Technology investment continued, but the impact upon customer experience was less transformational than the previous period. Many investments were to allow customer self-service to reduce helpdesk costs, systematically tackling the cost of sale. Other investments started the journey of establishing in-house development capability to migrate away from some of the third party systems in use. An early focus was thetrainline.com developing its own ticketing engine to print tickets or make them available to collect at stations. Justified as a cost saving initiative, crucially it would also establish the capability to be used in due course to innovate with new forms of ticketing such as "print at home" and mobile ticketing.
In the year to March 2006, thetrainline sold ~ £400m of train tickets earning revenue of £47.5m and Ebitda of £11.7m. It operated retail websites for 16 of the 21 Train Operating Companies as well as providing business travel services direct to a number of blue-chip corporations and travel agents.
There were, however, a couple of looming problems for thetrainline – technology and competition.
The technology platform that thetrainline ran upon largely originated from 1997. An Oracle database, with a Microsoft ASP/Visual basic application and frontend. It was early web technology. At a time when the internet was evolving rapidly, it was now very dated. It had been scaled by adding more and more servers to the problem. Furthermore, the frontend user experience was feeling increasingly tired. Lots of pages, “please wait” pages and no predictive text or data pickers to make data entry easy. Train company clients, particularly Virgin, were applying pressure to be brought up to date, and were frustrated by the pace and cost of change. Capgemini, (thetrainline’s partner since day 1), provided a proposal to replatform the business, but thetrainline concluded it would lead the replatforming itself, outsourcing development to Hexaware in India.
New players
Whilst Virgin was applying the pressure for thetrainline to update its systems, the other main Anglo-Scot operator, GNER, had a different plan. It had been a customer of Qjump, but the merger resulted in it becoming a customer of thetrainline. thetrainline was owned by Virgin, its main competitor on the Anglo-Scot routes. Uncomfortable with the position it found itself in, GNER decided to go to market to develop its own online retail capability, and in early 2006 it appointed Atos Origin to develop and run its own internet retail platform.

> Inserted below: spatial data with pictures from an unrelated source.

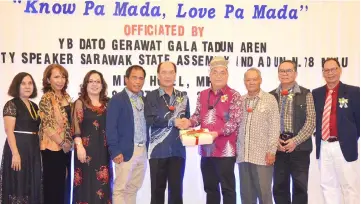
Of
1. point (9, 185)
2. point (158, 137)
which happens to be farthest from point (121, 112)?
point (9, 185)

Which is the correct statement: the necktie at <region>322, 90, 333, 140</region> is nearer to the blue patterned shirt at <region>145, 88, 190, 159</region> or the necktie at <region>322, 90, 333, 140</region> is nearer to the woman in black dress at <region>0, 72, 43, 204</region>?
the blue patterned shirt at <region>145, 88, 190, 159</region>

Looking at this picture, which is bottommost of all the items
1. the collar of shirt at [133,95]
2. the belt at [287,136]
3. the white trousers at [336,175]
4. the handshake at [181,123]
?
the white trousers at [336,175]

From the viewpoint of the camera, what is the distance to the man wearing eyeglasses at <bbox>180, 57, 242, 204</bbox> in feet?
13.0

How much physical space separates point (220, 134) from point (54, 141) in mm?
1614

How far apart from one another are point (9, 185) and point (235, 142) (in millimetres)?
2258

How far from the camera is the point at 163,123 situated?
401 cm

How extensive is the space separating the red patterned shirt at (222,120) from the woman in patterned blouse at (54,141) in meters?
1.37

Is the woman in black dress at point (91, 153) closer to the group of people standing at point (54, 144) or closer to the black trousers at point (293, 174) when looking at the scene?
the group of people standing at point (54, 144)

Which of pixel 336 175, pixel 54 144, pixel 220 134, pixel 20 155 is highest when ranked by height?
pixel 220 134

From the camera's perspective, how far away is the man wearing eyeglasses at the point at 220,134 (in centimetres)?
395

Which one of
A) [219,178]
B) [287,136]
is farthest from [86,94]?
[287,136]

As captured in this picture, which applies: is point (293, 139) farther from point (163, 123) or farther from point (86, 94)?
point (86, 94)

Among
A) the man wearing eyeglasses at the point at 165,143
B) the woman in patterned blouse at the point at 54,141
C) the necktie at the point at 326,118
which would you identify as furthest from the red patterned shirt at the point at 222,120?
the woman in patterned blouse at the point at 54,141

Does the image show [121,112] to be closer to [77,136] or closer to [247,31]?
[77,136]
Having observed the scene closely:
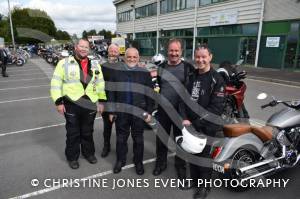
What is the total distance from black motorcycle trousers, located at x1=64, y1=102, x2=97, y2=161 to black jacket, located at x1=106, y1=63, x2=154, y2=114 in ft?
1.88

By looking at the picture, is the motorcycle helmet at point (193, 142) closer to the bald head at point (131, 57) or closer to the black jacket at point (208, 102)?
the black jacket at point (208, 102)

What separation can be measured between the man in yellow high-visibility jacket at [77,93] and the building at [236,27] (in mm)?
6880

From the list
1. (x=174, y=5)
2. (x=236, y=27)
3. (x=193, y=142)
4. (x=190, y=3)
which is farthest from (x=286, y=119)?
(x=174, y=5)

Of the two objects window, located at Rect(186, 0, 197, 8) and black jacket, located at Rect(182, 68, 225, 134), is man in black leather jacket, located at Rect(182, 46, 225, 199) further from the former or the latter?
window, located at Rect(186, 0, 197, 8)

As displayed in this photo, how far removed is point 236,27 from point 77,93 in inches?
723

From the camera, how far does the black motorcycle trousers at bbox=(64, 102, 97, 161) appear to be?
414 centimetres

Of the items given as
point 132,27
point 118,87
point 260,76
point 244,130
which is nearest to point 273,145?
point 244,130

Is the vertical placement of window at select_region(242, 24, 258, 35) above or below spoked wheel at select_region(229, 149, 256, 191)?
above

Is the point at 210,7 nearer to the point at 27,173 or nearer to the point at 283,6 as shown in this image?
the point at 283,6

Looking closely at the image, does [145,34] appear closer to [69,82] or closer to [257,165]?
[69,82]

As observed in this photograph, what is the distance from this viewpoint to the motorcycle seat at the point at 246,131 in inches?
131

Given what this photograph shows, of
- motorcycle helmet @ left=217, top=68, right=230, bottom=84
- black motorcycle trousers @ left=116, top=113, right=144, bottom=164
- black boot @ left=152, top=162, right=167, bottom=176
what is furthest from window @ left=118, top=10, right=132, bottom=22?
black boot @ left=152, top=162, right=167, bottom=176

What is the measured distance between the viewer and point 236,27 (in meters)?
20.2

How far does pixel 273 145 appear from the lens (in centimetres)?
360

Whilst GNER’s plans were very visible, another future competitor was quietly incubating well below the radar. In 2004 a modest travel agency, Harry Weeks Travel, launched an online booking service for travel agencies, called Evolvi. HWT would go on to be acquired by Capita, and the Evolvi platform would become a sizable player in the rail business travel market.
Virgin exit
In June 2006 thetrainline was sold to Exponent Private Equity for £163m. By this point the future of online retail as a concept was no longer in doubt, but it needed to invest in the next generation of technology, invest in marketing and improve its product to protect its market leading position, and accelerate growth. In addition to replatforming the plan included new ideas such as the promise of ‘interactive Digital TV’ to grow reach, and dynamic packaging with hotels and events to grow the breadth of the offer.
thetrainline was now independent, with no ownership relationship with train operators. The flip side being that the industry relied upon an independent business for its highest growth channel. This would set the scene for the next chapter.